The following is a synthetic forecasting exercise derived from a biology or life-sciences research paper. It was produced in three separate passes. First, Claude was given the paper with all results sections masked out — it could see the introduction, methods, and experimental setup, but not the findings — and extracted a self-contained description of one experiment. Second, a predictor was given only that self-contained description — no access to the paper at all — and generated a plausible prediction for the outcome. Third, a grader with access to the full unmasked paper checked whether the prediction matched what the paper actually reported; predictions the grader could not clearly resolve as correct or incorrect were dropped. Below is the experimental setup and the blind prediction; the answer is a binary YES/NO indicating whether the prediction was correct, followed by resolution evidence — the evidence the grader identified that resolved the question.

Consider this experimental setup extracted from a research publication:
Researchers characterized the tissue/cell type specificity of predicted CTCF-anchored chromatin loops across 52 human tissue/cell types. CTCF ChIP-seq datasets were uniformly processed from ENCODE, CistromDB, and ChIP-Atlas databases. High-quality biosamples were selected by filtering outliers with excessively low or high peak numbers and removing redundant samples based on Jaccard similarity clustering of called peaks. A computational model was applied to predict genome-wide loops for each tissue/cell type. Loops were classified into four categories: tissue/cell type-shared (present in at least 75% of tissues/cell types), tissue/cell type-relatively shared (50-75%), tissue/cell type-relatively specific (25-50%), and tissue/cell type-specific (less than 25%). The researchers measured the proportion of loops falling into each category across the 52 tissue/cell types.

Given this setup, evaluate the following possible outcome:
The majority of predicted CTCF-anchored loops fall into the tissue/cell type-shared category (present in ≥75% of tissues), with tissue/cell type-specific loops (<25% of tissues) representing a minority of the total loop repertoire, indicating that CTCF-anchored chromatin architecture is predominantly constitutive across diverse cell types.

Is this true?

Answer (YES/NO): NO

********

Task objective: All of the data above needs to be given again exactly.

Written solution:
The following is a synthetic forecasting exercise derived from a biology or life-sciences research paper. It was produced in three separate passes. First, Claude was given the paper with all results sections masked out — it could see the introduction, methods, and experimental setup, but not the findings — and extracted a self-contained description of one experiment. Second, a predictor was given only that self-contained description — no access to the paper at all — and generated a plausible prediction for the outcome. Third, a grader with access to the full unmasked paper checked whether the prediction matched what the paper actually reported; predictions the grader could not clearly resolve as correct or incorrect were dropped. Below is the experimental setup and the blind prediction; the answer is a binary YES/NO indicating whether the prediction was correct, followed by resolution evidence — the evidence the grader identified that resolved the question.

Consider this experimental setup extracted from a research publication:
Researchers characterized the tissue/cell type specificity of predicted CTCF-anchored chromatin loops across 52 human tissue/cell types. CTCF ChIP-seq datasets were uniformly processed from ENCODE, CistromDB, and ChIP-Atlas databases. High-quality biosamples were selected by filtering outliers with excessively low or high peak numbers and removing redundant samples based on Jaccard similarity clustering of called peaks. A computational model was applied to predict genome-wide loops for each tissue/cell type. Loops were classified into four categories: tissue/cell type-shared (present in at least 75% of tissues/cell types), tissue/cell type-relatively shared (50-75%), tissue/cell type-relatively specific (25-50%), and tissue/cell type-specific (less than 25%). The researchers measured the proportion of loops falling into each category across the 52 tissue/cell types.

Given this setup, evaluate the following possible outcome:
The majority of predicted CTCF-anchored loops fall into the tissue/cell type-shared category (present in ≥75% of tissues), with tissue/cell type-specific loops (<25% of tissues) representing a minority of the total loop repertoire, indicating that CTCF-anchored chromatin architecture is predominantly constitutive across diverse cell types.

Is this true?

Answer (YES/NO): NO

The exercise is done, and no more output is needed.